[Some records]
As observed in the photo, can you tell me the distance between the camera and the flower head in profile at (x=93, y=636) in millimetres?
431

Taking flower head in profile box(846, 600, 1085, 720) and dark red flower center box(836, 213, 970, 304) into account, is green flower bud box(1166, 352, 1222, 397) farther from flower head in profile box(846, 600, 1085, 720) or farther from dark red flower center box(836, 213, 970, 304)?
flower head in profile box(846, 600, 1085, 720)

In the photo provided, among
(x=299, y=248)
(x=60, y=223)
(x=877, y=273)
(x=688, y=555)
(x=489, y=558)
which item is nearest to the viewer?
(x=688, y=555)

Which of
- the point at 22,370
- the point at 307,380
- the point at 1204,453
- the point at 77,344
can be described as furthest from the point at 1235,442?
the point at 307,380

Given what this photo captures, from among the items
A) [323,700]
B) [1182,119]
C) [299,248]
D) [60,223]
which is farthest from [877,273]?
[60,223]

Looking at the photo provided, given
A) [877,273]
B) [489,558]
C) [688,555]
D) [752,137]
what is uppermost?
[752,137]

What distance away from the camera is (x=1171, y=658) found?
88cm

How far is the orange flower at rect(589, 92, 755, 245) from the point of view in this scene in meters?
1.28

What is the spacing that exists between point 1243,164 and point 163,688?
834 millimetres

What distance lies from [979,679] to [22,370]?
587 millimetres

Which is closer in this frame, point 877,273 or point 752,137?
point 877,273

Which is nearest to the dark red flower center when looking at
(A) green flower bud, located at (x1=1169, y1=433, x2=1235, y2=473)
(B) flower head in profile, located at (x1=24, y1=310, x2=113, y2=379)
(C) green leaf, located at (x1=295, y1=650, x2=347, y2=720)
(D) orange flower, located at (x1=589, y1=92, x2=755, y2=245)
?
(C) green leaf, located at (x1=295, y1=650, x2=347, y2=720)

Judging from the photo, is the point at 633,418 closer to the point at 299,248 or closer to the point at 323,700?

_YOUR GOAL_:
Extract the records verbatim, starting at the line containing "Which is closer" and continuing through the last line of the records.

_WRITTEN SOLUTION_:
Which is closer in this frame, point 877,273 or point 752,137?
point 877,273

Which is nearest to the dark red flower center when looking at
(A) green flower bud, located at (x1=1169, y1=433, x2=1235, y2=473)
(B) flower head in profile, located at (x1=24, y1=310, x2=113, y2=379)
(C) green leaf, located at (x1=295, y1=650, x2=347, y2=720)
(D) orange flower, located at (x1=589, y1=92, x2=755, y2=245)
?
(C) green leaf, located at (x1=295, y1=650, x2=347, y2=720)

Judging from the photo, is the point at 633,418 closer to the point at 299,248 or closer to the point at 323,700?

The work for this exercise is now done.